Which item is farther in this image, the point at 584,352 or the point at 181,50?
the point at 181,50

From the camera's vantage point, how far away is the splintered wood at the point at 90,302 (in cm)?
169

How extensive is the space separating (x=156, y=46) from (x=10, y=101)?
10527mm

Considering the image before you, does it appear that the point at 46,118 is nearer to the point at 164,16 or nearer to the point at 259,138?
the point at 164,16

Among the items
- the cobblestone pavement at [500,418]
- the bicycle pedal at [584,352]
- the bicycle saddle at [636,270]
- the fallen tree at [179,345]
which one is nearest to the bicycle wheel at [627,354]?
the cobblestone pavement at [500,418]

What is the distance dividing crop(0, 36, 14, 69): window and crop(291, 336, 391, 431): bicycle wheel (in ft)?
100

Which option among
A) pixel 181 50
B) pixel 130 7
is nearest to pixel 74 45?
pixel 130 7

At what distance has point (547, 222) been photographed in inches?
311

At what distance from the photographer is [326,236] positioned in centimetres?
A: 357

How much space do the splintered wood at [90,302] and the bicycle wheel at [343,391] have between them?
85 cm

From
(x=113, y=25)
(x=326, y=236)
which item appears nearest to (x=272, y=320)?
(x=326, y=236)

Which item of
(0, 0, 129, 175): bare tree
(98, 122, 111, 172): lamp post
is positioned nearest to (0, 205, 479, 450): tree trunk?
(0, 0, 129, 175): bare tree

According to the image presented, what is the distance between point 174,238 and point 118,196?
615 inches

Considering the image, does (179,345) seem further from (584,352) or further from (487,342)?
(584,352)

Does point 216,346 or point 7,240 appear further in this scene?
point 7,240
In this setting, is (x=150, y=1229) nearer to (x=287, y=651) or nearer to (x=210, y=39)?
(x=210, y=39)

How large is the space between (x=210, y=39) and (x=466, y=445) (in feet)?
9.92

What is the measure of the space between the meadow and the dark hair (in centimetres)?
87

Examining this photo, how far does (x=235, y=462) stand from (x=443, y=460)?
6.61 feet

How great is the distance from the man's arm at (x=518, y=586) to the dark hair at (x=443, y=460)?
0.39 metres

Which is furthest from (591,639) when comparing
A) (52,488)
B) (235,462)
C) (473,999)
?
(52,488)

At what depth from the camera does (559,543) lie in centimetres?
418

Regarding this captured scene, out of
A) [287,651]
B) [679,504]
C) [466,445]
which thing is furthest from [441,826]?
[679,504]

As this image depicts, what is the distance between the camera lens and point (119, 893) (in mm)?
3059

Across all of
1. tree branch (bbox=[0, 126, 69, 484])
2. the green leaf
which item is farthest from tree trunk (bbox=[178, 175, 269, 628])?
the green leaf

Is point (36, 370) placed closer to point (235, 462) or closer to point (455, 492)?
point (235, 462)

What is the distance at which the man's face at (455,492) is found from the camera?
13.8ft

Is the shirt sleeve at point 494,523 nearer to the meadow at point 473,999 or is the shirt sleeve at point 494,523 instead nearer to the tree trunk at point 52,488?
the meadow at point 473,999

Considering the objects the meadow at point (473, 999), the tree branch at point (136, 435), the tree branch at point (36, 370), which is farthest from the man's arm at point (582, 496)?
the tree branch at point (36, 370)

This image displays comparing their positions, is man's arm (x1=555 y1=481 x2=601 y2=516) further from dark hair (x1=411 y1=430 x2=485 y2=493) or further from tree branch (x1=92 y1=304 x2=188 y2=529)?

WHAT NEEDS TO BE DONE
Rewrite every line of the items above as a numbered list, leaving out the blank lines.

CORRECT ANSWER
1. Which item is farther in this image, the point at 584,352 or the point at 181,50?
2. the point at 181,50
3. From the camera's vantage point, how far away is the splintered wood at the point at 90,302 (in cm)?
4. 169
5. How extensive is the space separating (x=156, y=46) from (x=10, y=101)?
6. 10527mm
7. Considering the image before you, does it appear that the point at 46,118 is nearer to the point at 164,16 or nearer to the point at 259,138?
8. the point at 164,16
9. Among the items
10. - the cobblestone pavement at [500,418]
11. - the bicycle pedal at [584,352]
12. - the bicycle saddle at [636,270]
13. - the fallen tree at [179,345]
14. which one is nearest to the bicycle wheel at [627,354]?
15. the cobblestone pavement at [500,418]
16. What is the distance dividing crop(0, 36, 14, 69): window and crop(291, 336, 391, 431): bicycle wheel (in ft)?
17. 100
18. Which option among
19. A) pixel 181 50
20. B) pixel 130 7
21. is nearest to pixel 74 45?
22. pixel 130 7
23. At what distance has point (547, 222) been photographed in inches?
24. 311
25. At what distance from the photographer is [326,236] positioned in centimetres?
26. A: 357
27. How much space do the splintered wood at [90,302] and the bicycle wheel at [343,391] have between them?
28. 85 cm
29. From
30. (x=113, y=25)
31. (x=326, y=236)
32. which item appears nearest to (x=272, y=320)?
33. (x=326, y=236)
34. Which item of
35. (0, 0, 129, 175): bare tree
36. (98, 122, 111, 172): lamp post
37. is positioned nearest to (0, 205, 479, 450): tree trunk?
38. (0, 0, 129, 175): bare tree
39. According to the image presented, what is the distance between point 174,238 and point 118,196?
40. 615 inches
41. Considering the image, does (179,345) seem further from (584,352) or further from (487,342)?
42. (584,352)
43. Does point 216,346 or point 7,240 appear further in this scene?
44. point 7,240
45. In this setting, is (x=150, y=1229) nearer to (x=287, y=651) or nearer to (x=210, y=39)?
46. (x=210, y=39)
47. How large is the space between (x=210, y=39) and (x=466, y=445) (in feet)?
48. 9.92
49. What is the measure of the space between the meadow and the dark hair (in centimetres)?
50. 87
51. Examining this photo, how far does (x=235, y=462) stand from (x=443, y=460)?
52. 6.61 feet
53. How great is the distance from the man's arm at (x=518, y=586) to the dark hair at (x=443, y=460)?
54. 0.39 metres
55. Which is furthest from (591,639) when comparing
56. A) (52,488)
57. B) (235,462)
58. C) (473,999)
59. ?
60. (52,488)
61. At what depth from the camera does (559,543) lie in centimetres?
62. 418
63. Regarding this captured scene, out of
64. A) [287,651]
65. B) [679,504]
66. C) [466,445]
67. which thing is furthest from [441,826]?
68. [679,504]
69. As this image depicts, what is the distance between the camera lens and point (119, 893) (in mm)?
70. 3059
71. Across all of
72. 1. tree branch (bbox=[0, 126, 69, 484])
73. 2. the green leaf
74. which item is farthest from tree trunk (bbox=[178, 175, 269, 628])?
75. the green leaf
76. Is point (36, 370) placed closer to point (235, 462) or closer to point (455, 492)?
77. point (235, 462)
78. What is the distance at which the man's face at (455,492) is found from the camera?
79. 13.8ft
80. Is the shirt sleeve at point 494,523 nearer to the meadow at point 473,999 or is the shirt sleeve at point 494,523 instead nearer to the tree trunk at point 52,488?
81. the meadow at point 473,999
82. Considering the objects the meadow at point (473, 999), the tree branch at point (136, 435), the tree branch at point (36, 370), which is farthest from the man's arm at point (582, 496)?
83. the tree branch at point (36, 370)
84. This image displays comparing their positions, is man's arm (x1=555 y1=481 x2=601 y2=516) further from dark hair (x1=411 y1=430 x2=485 y2=493) or further from tree branch (x1=92 y1=304 x2=188 y2=529)?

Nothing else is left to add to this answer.